なお、我が家にはS modelのレジンキット、ボフォース対戦車砲+リンバー、馬匹牽引セットなんてものもあります。
いつか完成させたいんですが、普段フィギュアを作らない私にとっては、馬と御者の兵隊さんがちょっとネックです。

FTFは、後継のポルスキ・フィアット621はすでに出てますね。TK豆戦車トランスポーター型もそのうち出るのでは、と期待しています。
いつのまにかプラガRVなんてものまで出てて驚きましたよ……。これ、ドイツ軍車輌扱いなのかな。

投稿: かば◎ | 2016年9月 9日 (金) 13時25分

「カラシュ=フナ」だったんですかー。
エレール 1/72の「P.Z.L P23A/B KARAS」は高校生の頃に買ってまだ積んでありますが、KARASは当然ながら「カラス(烏)」だと思ってましたよ。飛ぶし。黒っぽいし。というか調べるのが面倒だったので「オレ的にはカラス(烏)でいいや」ってことにしてました。
よもやフナだったとは…。

フナというと小さくて弱っちい印象ですが、wikipediaを読むと、ヨーロッパブナ(クラシアン カープ)は全長40〜50cmになるものも居るそうで、成る程そう聞くとまたイメージが変わりますね。暮らし安心♪クラシアンというか。

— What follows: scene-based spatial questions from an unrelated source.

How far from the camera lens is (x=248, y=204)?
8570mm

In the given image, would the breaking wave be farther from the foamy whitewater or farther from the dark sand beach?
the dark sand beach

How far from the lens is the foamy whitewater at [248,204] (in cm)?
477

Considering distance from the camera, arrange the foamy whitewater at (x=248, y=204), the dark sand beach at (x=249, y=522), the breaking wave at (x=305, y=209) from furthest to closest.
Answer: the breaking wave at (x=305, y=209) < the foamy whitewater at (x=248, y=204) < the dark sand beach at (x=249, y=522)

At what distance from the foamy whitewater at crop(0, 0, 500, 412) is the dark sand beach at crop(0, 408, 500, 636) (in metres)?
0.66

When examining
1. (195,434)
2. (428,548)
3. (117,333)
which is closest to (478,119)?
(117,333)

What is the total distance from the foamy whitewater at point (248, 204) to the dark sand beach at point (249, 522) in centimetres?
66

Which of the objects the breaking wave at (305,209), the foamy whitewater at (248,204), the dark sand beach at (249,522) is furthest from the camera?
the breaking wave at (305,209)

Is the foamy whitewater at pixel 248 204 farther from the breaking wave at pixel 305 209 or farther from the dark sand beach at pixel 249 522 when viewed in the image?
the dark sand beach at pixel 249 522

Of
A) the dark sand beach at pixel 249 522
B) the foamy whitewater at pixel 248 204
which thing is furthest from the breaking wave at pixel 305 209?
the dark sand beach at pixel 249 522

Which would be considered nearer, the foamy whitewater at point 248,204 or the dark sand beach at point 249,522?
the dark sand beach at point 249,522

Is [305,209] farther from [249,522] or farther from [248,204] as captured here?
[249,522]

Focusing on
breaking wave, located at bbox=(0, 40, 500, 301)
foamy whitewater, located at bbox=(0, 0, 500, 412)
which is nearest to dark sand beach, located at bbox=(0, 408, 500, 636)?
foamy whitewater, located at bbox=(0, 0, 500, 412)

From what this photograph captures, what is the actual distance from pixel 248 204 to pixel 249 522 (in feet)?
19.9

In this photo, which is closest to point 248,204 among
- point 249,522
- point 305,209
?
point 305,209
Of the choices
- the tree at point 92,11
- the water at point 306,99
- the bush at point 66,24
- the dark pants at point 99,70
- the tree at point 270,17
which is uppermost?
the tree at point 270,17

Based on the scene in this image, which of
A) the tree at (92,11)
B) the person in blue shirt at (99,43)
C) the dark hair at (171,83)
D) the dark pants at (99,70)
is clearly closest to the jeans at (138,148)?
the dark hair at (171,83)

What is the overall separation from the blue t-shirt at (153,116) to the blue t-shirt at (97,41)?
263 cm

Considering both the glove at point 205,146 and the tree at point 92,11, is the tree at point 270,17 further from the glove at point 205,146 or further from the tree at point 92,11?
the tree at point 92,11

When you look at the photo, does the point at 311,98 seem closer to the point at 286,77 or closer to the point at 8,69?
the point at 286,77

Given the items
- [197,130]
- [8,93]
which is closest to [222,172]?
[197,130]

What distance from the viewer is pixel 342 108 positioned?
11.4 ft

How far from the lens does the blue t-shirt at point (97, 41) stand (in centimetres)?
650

投稿: セータ☆ | 2016年9月 9日 (金) 20時35分

ウルススというと、シェンキビッチのクオ・ワディスに出てくるポーランドあたりからローマへ連れて来られたお姫様を守る大男を思い出すのですが、シェンキビッチもトラックメーカーから連想して登場人物の名前とか付けたのだったら楽しいですね。

投稿: みやまえ | 2016年9月 9日 (金) 21時47分

>セータ☆さん

そう聞くと、ポーランドでは、フナって意外に精悍だったり獰猛だったりするイメージなのかなあ、という気もしますね。
ナマズも「池の猛獣」みたいな扱いなのかも。

あるいは「アルバトロス」なんかも、鳥の姿のイメージはよくても、流石に日本で「アホウドリ」とは命名できないですよね。

投稿: かば◎ | 2016年9月 9日 (金) 22時51分

>みやまえさん

残念ながら「クォ・ヴァディス」読んでないんですよ。
今度読んでみようかな。

ちょっとググってみましたが、「クォ・ヴァディス」が執筆されたのは1985年だそうなので、「ウルスス」社は設立されたばかり。トラックはまだ作っていない可能性が高そうです。
とはいえ、ワルシャワで設立されたばかりのベンチャー企業(というより町工場)、たまたま作者が通りかかって名前が引っかかってた、なんてことがあるかもしれないと思うと、確かにちょっとワクワクします。